TEXT EXTRACT.
# How much and how do you practice?



## Bard (Sep 14, 2013)

I will be getting my first slingshot tomorrow (a FlippinOut Scout) and eventually plan to do some dove and squirrel slaying with it. How often and for how long per session do you practice? Also, what sorts of practice targets do you use? How about distance from which you shoot?

I appreciate any info as well as any other tips and tricks of which you could think! Thanks in advance for your input.

Cheers, 
Bard


----------



## Clever Moniker (May 12, 2013)

Well, I practice at varying distances. It would depend on how close can you get to the object you are shooting. I find I practiced at 30ft the most until I had consistency when I was starting out. Then I kept the same target (a coke can), and moved back, and back until I was getting consistency at 60ft. Once I had consistency at 60ft, I made my target smaller and smaller until it was the approx. size of kill zone for the animal I wanted to dispatch. This method has worked well for me and if you look at my other posts, I have taken squirrel and dove with decent accuracy using this method.

Before I go hunting, I find that its best to practice that morning on your catch box to dial in your shooting before you go out. I usually take about 100 shots before I head out on a hunt.

This is what I did and it may not work for everyone but has served me well.

Clever Moniker


----------



## August West (Jan 21, 2012)

Start with light bands and develop technique first. I believe that static shooting at targets from known distances stinks for hunting practice. Bouncing cans around at unknown distances, roving and shooting at as many angles as possible will help your hunting accuracy imo. How much practice? There is no such thing as too much, I shoot at least a few shots everyday.

WORK TO DO. Print the slingshot practice thread word for word, from "# How much and" up to and including "for your input.".

COLLECTED MATERIAL.
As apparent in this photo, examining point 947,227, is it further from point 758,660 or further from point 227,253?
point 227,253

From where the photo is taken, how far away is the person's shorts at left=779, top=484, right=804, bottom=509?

RESULT.
# How much and how do you practice?



## Bard (Sep 14, 2013)

I will be getting my first slingshot tomorrow (a FlippinOut Scout) and eventually plan to do some dove and squirrel slaying with it. How often and for how long per session do you practice? Also, what sorts of practice targets do you use? How about distance from which you shoot?

I appreciate any info as well as any other tips and tricks of which you could think! Thanks in advance for your input.